16 December 2013Patents

Motorola patent case dismissed on appeal

The England & Wales Court of Appeal has upheld a ruling that a Motorola Mobility patent is invalid and was not infringed by Microsoft.

European Patent (UK) 0,847,654 covers the synchronisation of multiple mobile devices.

Mr Justice Arnold ruled in January that the patent is invalid on the grounds of obviousness and a lack of novelty.

But if the patent were valid, Arnold said, it would be infringed by a Microsoft system that synchronises emails and other messages, though he added that some infringements would be defended by a licensing agreement with Google.

Google acquired Motorola for $12.5 billion in 2011, acquiring about 17,000 patents.

Motorola’s appeal was limited to the patent’s first claim, which, Arnold said, had a wider reach than the company intended.

The Court of Appeal, in its ruling on December 11, said Motorola could succeed on appeal only if the scope of claim one is “more limited than the judge decided”.

“That is essential if Motorola is to be able to challenge the judge's conclusions on the invalidity of the patent for obviousness,” the Chancellor of the High Court, Sir Terence Etherton, said.

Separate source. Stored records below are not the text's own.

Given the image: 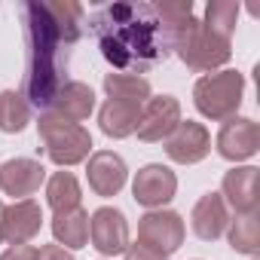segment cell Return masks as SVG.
<instances>
[{
  "label": "cell",
  "mask_w": 260,
  "mask_h": 260,
  "mask_svg": "<svg viewBox=\"0 0 260 260\" xmlns=\"http://www.w3.org/2000/svg\"><path fill=\"white\" fill-rule=\"evenodd\" d=\"M138 242L159 251L162 257L175 254L184 242V220L175 211H147L138 223Z\"/></svg>",
  "instance_id": "obj_6"
},
{
  "label": "cell",
  "mask_w": 260,
  "mask_h": 260,
  "mask_svg": "<svg viewBox=\"0 0 260 260\" xmlns=\"http://www.w3.org/2000/svg\"><path fill=\"white\" fill-rule=\"evenodd\" d=\"M43 226V211L34 199H19L4 208V239L10 245H28Z\"/></svg>",
  "instance_id": "obj_15"
},
{
  "label": "cell",
  "mask_w": 260,
  "mask_h": 260,
  "mask_svg": "<svg viewBox=\"0 0 260 260\" xmlns=\"http://www.w3.org/2000/svg\"><path fill=\"white\" fill-rule=\"evenodd\" d=\"M190 223H193V233L205 242H214L223 236L226 223H230V208L223 202L220 193H205L196 205H193V214H190Z\"/></svg>",
  "instance_id": "obj_16"
},
{
  "label": "cell",
  "mask_w": 260,
  "mask_h": 260,
  "mask_svg": "<svg viewBox=\"0 0 260 260\" xmlns=\"http://www.w3.org/2000/svg\"><path fill=\"white\" fill-rule=\"evenodd\" d=\"M37 135H40L43 153L55 166H77L92 150V138H89V132H86L80 122H68V119H58L52 113H43L40 116Z\"/></svg>",
  "instance_id": "obj_3"
},
{
  "label": "cell",
  "mask_w": 260,
  "mask_h": 260,
  "mask_svg": "<svg viewBox=\"0 0 260 260\" xmlns=\"http://www.w3.org/2000/svg\"><path fill=\"white\" fill-rule=\"evenodd\" d=\"M230 245L239 254H254L260 245V220L257 214H239L230 226Z\"/></svg>",
  "instance_id": "obj_23"
},
{
  "label": "cell",
  "mask_w": 260,
  "mask_h": 260,
  "mask_svg": "<svg viewBox=\"0 0 260 260\" xmlns=\"http://www.w3.org/2000/svg\"><path fill=\"white\" fill-rule=\"evenodd\" d=\"M83 199L80 184L71 172H55L46 181V202L52 205V211H64V208H77Z\"/></svg>",
  "instance_id": "obj_21"
},
{
  "label": "cell",
  "mask_w": 260,
  "mask_h": 260,
  "mask_svg": "<svg viewBox=\"0 0 260 260\" xmlns=\"http://www.w3.org/2000/svg\"><path fill=\"white\" fill-rule=\"evenodd\" d=\"M236 19H239V4H230V0H220V4H208L205 10V28L214 31L217 37L230 40L236 31Z\"/></svg>",
  "instance_id": "obj_24"
},
{
  "label": "cell",
  "mask_w": 260,
  "mask_h": 260,
  "mask_svg": "<svg viewBox=\"0 0 260 260\" xmlns=\"http://www.w3.org/2000/svg\"><path fill=\"white\" fill-rule=\"evenodd\" d=\"M242 89H245V77L239 71H220V74L202 77L193 89V98L199 113H205L208 119L226 122L236 116L242 104Z\"/></svg>",
  "instance_id": "obj_5"
},
{
  "label": "cell",
  "mask_w": 260,
  "mask_h": 260,
  "mask_svg": "<svg viewBox=\"0 0 260 260\" xmlns=\"http://www.w3.org/2000/svg\"><path fill=\"white\" fill-rule=\"evenodd\" d=\"M257 181H260V172L254 166H245V169H233L223 175V202L236 211V214H257Z\"/></svg>",
  "instance_id": "obj_14"
},
{
  "label": "cell",
  "mask_w": 260,
  "mask_h": 260,
  "mask_svg": "<svg viewBox=\"0 0 260 260\" xmlns=\"http://www.w3.org/2000/svg\"><path fill=\"white\" fill-rule=\"evenodd\" d=\"M178 190V178L172 169L166 166H144L138 175H135V184H132V193H135V202L144 205V208H162Z\"/></svg>",
  "instance_id": "obj_11"
},
{
  "label": "cell",
  "mask_w": 260,
  "mask_h": 260,
  "mask_svg": "<svg viewBox=\"0 0 260 260\" xmlns=\"http://www.w3.org/2000/svg\"><path fill=\"white\" fill-rule=\"evenodd\" d=\"M138 116H141V107L135 104H122V101H110L101 107L98 113V122H101V132L107 138H128L135 135V125H138Z\"/></svg>",
  "instance_id": "obj_19"
},
{
  "label": "cell",
  "mask_w": 260,
  "mask_h": 260,
  "mask_svg": "<svg viewBox=\"0 0 260 260\" xmlns=\"http://www.w3.org/2000/svg\"><path fill=\"white\" fill-rule=\"evenodd\" d=\"M125 260H169V257H162L159 251H153V248L135 242V245H128V248H125Z\"/></svg>",
  "instance_id": "obj_25"
},
{
  "label": "cell",
  "mask_w": 260,
  "mask_h": 260,
  "mask_svg": "<svg viewBox=\"0 0 260 260\" xmlns=\"http://www.w3.org/2000/svg\"><path fill=\"white\" fill-rule=\"evenodd\" d=\"M178 122H181V104L172 95H159V98H147V104L141 107L135 132L141 141L153 144V141H166Z\"/></svg>",
  "instance_id": "obj_8"
},
{
  "label": "cell",
  "mask_w": 260,
  "mask_h": 260,
  "mask_svg": "<svg viewBox=\"0 0 260 260\" xmlns=\"http://www.w3.org/2000/svg\"><path fill=\"white\" fill-rule=\"evenodd\" d=\"M193 19L187 4H107L89 16L101 55L119 74H144L175 52V40Z\"/></svg>",
  "instance_id": "obj_1"
},
{
  "label": "cell",
  "mask_w": 260,
  "mask_h": 260,
  "mask_svg": "<svg viewBox=\"0 0 260 260\" xmlns=\"http://www.w3.org/2000/svg\"><path fill=\"white\" fill-rule=\"evenodd\" d=\"M31 119V104L25 101L22 92L4 89L0 92V128L4 132H22Z\"/></svg>",
  "instance_id": "obj_22"
},
{
  "label": "cell",
  "mask_w": 260,
  "mask_h": 260,
  "mask_svg": "<svg viewBox=\"0 0 260 260\" xmlns=\"http://www.w3.org/2000/svg\"><path fill=\"white\" fill-rule=\"evenodd\" d=\"M46 181V169L37 162V159H10L0 166V190L7 196H19V199H28L40 190V184Z\"/></svg>",
  "instance_id": "obj_12"
},
{
  "label": "cell",
  "mask_w": 260,
  "mask_h": 260,
  "mask_svg": "<svg viewBox=\"0 0 260 260\" xmlns=\"http://www.w3.org/2000/svg\"><path fill=\"white\" fill-rule=\"evenodd\" d=\"M92 107H95V92L86 83L71 80V83H64L55 92V98L49 101L46 113H52L58 119H68V122H80V119H86L92 113Z\"/></svg>",
  "instance_id": "obj_17"
},
{
  "label": "cell",
  "mask_w": 260,
  "mask_h": 260,
  "mask_svg": "<svg viewBox=\"0 0 260 260\" xmlns=\"http://www.w3.org/2000/svg\"><path fill=\"white\" fill-rule=\"evenodd\" d=\"M104 92H107L110 101L144 107L147 98H150V83L144 77H135V74H107L104 77Z\"/></svg>",
  "instance_id": "obj_20"
},
{
  "label": "cell",
  "mask_w": 260,
  "mask_h": 260,
  "mask_svg": "<svg viewBox=\"0 0 260 260\" xmlns=\"http://www.w3.org/2000/svg\"><path fill=\"white\" fill-rule=\"evenodd\" d=\"M89 242L98 254L104 257H116L128 248V223H125V214L119 208H98L92 217H89Z\"/></svg>",
  "instance_id": "obj_7"
},
{
  "label": "cell",
  "mask_w": 260,
  "mask_h": 260,
  "mask_svg": "<svg viewBox=\"0 0 260 260\" xmlns=\"http://www.w3.org/2000/svg\"><path fill=\"white\" fill-rule=\"evenodd\" d=\"M25 40H28V71H25V98L34 107H49L55 92L68 83L64 68L74 40L52 22L46 4H25Z\"/></svg>",
  "instance_id": "obj_2"
},
{
  "label": "cell",
  "mask_w": 260,
  "mask_h": 260,
  "mask_svg": "<svg viewBox=\"0 0 260 260\" xmlns=\"http://www.w3.org/2000/svg\"><path fill=\"white\" fill-rule=\"evenodd\" d=\"M0 242H4V202H0Z\"/></svg>",
  "instance_id": "obj_28"
},
{
  "label": "cell",
  "mask_w": 260,
  "mask_h": 260,
  "mask_svg": "<svg viewBox=\"0 0 260 260\" xmlns=\"http://www.w3.org/2000/svg\"><path fill=\"white\" fill-rule=\"evenodd\" d=\"M175 52L181 55V61H184L190 71H199V74L226 64L230 55H233L230 40L217 37L214 31H208V28H205L202 22H196V19H190V22L184 25V31L178 34Z\"/></svg>",
  "instance_id": "obj_4"
},
{
  "label": "cell",
  "mask_w": 260,
  "mask_h": 260,
  "mask_svg": "<svg viewBox=\"0 0 260 260\" xmlns=\"http://www.w3.org/2000/svg\"><path fill=\"white\" fill-rule=\"evenodd\" d=\"M37 260H74V254L64 251L61 245H43L37 248Z\"/></svg>",
  "instance_id": "obj_27"
},
{
  "label": "cell",
  "mask_w": 260,
  "mask_h": 260,
  "mask_svg": "<svg viewBox=\"0 0 260 260\" xmlns=\"http://www.w3.org/2000/svg\"><path fill=\"white\" fill-rule=\"evenodd\" d=\"M52 233L61 242V248H86L89 245V214L77 205V208H64L55 211L52 217Z\"/></svg>",
  "instance_id": "obj_18"
},
{
  "label": "cell",
  "mask_w": 260,
  "mask_h": 260,
  "mask_svg": "<svg viewBox=\"0 0 260 260\" xmlns=\"http://www.w3.org/2000/svg\"><path fill=\"white\" fill-rule=\"evenodd\" d=\"M211 150V135L202 122H193V119H181L175 125V132L166 138V153L169 159L181 162V166H193V162H202Z\"/></svg>",
  "instance_id": "obj_9"
},
{
  "label": "cell",
  "mask_w": 260,
  "mask_h": 260,
  "mask_svg": "<svg viewBox=\"0 0 260 260\" xmlns=\"http://www.w3.org/2000/svg\"><path fill=\"white\" fill-rule=\"evenodd\" d=\"M0 260H37V248L34 245H13L10 251L0 254Z\"/></svg>",
  "instance_id": "obj_26"
},
{
  "label": "cell",
  "mask_w": 260,
  "mask_h": 260,
  "mask_svg": "<svg viewBox=\"0 0 260 260\" xmlns=\"http://www.w3.org/2000/svg\"><path fill=\"white\" fill-rule=\"evenodd\" d=\"M257 144H260V128L254 119H242V116H233L220 125L217 132V153L230 162H239V159H248L257 153Z\"/></svg>",
  "instance_id": "obj_10"
},
{
  "label": "cell",
  "mask_w": 260,
  "mask_h": 260,
  "mask_svg": "<svg viewBox=\"0 0 260 260\" xmlns=\"http://www.w3.org/2000/svg\"><path fill=\"white\" fill-rule=\"evenodd\" d=\"M86 175H89V187H92L98 196H116V193L125 187L128 169H125V162H122L119 153H113V150H98V153H92Z\"/></svg>",
  "instance_id": "obj_13"
}]
</instances>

Claim one is described as: “A method of communicating changes in a status of message information in a pager comprising the steps of: wirelessly receiving a first message from a base station, the first message having first information for a user of the pager and having a status associated therewith; changing the status of the first information responsive to an input to the pager; and wirelessly transmitting a second message having second information indicative of the status of the first information to the base station responsive to the step of changing.”

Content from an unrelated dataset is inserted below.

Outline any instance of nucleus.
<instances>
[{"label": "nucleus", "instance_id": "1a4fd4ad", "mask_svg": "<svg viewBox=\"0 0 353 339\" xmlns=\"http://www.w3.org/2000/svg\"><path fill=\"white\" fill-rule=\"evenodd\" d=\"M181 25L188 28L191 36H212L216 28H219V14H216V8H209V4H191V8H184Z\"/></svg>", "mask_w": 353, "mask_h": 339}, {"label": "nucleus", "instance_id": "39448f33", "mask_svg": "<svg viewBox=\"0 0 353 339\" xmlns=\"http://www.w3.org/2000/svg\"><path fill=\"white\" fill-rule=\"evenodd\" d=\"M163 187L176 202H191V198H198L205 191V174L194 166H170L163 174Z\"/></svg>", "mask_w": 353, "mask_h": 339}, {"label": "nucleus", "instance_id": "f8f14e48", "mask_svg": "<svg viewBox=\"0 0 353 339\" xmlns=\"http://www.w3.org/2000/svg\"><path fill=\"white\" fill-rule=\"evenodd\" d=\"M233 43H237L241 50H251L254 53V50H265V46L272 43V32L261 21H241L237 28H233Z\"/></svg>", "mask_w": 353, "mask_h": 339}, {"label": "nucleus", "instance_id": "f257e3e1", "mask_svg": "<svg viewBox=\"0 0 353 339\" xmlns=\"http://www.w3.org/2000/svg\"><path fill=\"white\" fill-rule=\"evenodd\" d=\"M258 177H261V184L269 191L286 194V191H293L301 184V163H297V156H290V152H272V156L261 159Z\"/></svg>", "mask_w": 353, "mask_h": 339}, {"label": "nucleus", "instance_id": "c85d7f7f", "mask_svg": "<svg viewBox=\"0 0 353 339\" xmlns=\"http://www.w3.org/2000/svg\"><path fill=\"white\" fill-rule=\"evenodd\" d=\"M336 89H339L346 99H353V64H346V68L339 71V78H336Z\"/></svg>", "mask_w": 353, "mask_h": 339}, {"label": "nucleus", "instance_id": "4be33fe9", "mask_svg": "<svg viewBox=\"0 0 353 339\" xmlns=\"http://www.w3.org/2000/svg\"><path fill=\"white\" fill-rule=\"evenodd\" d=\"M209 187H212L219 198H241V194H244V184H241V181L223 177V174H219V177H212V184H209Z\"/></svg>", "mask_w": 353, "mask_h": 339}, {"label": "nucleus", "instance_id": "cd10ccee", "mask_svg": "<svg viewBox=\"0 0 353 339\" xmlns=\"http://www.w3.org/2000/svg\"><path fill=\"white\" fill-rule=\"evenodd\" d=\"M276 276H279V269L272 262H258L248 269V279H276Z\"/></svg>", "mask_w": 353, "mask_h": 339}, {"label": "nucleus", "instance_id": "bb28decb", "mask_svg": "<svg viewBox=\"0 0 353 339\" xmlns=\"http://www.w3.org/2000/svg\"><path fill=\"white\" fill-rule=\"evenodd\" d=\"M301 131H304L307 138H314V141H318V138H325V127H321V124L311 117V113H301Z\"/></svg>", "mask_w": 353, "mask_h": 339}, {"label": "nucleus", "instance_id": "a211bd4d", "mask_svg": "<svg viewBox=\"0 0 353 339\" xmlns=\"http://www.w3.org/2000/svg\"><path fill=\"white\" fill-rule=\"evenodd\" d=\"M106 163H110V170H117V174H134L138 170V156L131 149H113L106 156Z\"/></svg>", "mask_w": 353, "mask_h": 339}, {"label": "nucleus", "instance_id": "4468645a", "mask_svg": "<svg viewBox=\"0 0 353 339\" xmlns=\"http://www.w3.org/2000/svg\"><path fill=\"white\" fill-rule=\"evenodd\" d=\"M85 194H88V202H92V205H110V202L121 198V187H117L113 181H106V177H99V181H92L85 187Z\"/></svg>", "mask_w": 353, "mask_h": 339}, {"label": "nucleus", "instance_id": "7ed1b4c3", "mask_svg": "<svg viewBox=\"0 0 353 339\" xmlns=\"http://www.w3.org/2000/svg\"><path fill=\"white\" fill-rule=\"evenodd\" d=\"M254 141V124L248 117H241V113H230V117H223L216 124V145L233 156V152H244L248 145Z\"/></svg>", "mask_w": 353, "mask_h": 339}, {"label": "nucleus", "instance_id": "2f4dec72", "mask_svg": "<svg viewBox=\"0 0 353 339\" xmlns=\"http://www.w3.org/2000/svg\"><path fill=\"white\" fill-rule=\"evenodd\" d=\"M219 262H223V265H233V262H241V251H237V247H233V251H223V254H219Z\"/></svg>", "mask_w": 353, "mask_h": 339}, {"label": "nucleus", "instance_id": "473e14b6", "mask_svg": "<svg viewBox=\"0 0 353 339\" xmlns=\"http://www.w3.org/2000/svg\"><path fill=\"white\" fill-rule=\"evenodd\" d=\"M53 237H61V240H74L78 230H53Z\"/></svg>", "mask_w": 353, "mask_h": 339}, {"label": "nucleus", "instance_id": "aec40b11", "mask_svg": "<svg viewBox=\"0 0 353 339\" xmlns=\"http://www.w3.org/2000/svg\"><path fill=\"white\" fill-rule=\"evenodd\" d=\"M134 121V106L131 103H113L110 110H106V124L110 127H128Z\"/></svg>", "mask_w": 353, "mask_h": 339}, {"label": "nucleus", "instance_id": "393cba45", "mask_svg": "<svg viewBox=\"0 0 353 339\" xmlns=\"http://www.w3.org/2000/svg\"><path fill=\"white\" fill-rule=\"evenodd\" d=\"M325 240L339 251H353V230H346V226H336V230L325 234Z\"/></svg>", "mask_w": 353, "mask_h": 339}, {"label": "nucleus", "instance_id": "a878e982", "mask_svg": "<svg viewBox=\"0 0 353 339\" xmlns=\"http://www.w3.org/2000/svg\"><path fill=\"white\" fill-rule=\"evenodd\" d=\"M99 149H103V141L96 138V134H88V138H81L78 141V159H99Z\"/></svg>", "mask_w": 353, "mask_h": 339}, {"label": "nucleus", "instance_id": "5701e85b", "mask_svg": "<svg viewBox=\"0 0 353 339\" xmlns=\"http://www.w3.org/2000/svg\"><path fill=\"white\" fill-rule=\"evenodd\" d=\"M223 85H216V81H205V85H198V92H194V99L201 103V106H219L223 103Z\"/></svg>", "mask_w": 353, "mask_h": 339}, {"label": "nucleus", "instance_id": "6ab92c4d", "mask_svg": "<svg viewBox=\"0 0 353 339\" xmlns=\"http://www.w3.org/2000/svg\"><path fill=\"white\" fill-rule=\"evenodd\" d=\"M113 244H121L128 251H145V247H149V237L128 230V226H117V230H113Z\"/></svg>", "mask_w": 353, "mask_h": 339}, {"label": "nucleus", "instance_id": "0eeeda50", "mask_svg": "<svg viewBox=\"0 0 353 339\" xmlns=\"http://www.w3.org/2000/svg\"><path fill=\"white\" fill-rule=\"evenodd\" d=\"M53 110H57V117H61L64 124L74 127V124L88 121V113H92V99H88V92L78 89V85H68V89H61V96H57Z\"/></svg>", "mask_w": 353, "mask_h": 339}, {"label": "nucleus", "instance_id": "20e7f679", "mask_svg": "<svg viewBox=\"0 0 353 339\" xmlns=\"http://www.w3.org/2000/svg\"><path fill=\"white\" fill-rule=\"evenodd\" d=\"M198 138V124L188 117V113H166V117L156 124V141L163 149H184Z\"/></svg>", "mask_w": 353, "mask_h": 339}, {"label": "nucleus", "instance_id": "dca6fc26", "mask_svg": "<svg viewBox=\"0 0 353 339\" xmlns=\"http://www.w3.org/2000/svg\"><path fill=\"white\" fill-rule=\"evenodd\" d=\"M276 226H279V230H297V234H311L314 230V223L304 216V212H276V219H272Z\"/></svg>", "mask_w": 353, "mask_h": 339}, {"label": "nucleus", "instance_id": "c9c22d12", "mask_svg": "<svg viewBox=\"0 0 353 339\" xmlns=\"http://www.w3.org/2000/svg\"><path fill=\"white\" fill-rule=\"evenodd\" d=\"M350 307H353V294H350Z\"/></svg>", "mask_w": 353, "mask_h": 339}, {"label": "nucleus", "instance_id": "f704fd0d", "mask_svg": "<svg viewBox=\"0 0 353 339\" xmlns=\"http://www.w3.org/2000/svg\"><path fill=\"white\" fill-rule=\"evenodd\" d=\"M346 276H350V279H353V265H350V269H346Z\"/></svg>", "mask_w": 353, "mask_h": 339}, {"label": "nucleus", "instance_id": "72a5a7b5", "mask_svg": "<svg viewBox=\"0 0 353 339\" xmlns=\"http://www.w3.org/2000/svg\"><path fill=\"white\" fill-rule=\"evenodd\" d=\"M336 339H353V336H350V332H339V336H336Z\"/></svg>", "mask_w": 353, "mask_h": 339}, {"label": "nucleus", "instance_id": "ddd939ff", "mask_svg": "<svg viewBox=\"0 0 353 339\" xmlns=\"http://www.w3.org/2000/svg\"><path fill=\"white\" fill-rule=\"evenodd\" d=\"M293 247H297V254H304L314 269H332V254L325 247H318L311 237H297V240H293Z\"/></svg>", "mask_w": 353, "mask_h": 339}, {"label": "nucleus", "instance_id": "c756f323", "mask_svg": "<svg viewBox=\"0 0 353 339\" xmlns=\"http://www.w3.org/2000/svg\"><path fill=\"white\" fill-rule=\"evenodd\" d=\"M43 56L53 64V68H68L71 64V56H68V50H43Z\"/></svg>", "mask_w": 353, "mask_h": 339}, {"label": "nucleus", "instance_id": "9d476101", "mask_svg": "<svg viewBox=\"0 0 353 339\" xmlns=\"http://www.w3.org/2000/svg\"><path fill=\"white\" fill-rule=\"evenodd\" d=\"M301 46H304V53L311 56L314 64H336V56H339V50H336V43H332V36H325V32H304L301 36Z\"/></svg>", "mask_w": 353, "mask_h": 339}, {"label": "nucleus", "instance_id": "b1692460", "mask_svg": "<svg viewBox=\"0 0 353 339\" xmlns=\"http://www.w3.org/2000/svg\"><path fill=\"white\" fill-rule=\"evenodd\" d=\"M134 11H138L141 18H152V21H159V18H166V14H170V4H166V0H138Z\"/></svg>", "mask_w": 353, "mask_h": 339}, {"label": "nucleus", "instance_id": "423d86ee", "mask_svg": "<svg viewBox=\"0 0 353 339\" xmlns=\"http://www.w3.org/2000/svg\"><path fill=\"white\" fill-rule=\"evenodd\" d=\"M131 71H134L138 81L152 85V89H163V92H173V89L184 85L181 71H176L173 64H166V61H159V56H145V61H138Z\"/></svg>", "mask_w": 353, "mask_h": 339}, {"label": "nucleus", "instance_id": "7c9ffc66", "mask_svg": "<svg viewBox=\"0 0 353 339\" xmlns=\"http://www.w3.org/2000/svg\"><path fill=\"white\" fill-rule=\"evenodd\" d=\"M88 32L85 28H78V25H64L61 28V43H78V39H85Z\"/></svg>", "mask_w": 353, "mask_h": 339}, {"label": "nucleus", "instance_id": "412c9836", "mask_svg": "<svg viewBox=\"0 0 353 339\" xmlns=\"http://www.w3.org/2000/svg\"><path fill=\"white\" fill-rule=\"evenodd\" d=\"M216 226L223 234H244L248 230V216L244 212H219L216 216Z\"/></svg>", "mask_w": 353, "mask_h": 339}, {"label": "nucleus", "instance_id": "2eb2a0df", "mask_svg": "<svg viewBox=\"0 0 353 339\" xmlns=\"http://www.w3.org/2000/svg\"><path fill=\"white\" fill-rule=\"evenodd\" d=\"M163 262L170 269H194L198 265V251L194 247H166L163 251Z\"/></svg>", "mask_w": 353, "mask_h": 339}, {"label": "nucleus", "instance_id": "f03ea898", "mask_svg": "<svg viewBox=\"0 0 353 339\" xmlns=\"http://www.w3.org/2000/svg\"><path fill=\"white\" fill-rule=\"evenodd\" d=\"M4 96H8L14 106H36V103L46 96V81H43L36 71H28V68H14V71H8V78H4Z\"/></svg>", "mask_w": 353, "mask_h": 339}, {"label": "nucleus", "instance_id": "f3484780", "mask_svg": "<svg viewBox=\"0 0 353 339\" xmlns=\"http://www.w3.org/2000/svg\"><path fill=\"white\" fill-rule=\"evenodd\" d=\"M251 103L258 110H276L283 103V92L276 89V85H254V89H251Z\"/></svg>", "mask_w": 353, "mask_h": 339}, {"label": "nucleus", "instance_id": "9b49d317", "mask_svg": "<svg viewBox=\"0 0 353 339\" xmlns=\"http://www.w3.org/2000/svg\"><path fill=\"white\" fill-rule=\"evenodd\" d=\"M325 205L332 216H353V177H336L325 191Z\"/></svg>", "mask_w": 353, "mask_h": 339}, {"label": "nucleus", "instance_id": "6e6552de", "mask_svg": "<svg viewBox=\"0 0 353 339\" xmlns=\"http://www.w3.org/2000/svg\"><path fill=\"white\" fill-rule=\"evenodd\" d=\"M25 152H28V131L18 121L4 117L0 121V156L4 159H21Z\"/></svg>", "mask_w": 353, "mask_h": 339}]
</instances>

On appeal, the words in claim one that Motorola was mainly relying on, said Etherton, were "responsive to receiving the second message".

But the judge said there was a “clear and compelling” case for rejecting Motorola's principal argument that claim one is “limited to push technology and excludes commands for updates by polling”.

This is the third time that the patent has been held invalid, following Arnold’s ruling and a decision from the Federal Patent Court of Germany (Bundespatentgericht), in November.

The German ruling came after Motorola asserted the patent against Microsoft and Apple in Germany. As a result, Apple was forced to switch off its push email notification services for 19 months, ending in October this year.

Etherton said that “bearing in mind the respect which is due to decisions of the German courts on issues of patent validity and infringement, it would have been of considerable value to know the detailed reasoning of the German Federal Patent Court in reaching its decision”.

The Court of Appeal ruling is available here.

Neither Bird & Bird LLP, which represented Microsoft, nor Powell Gilbert LLP, Motorola’s counsel, responded to a request for comment.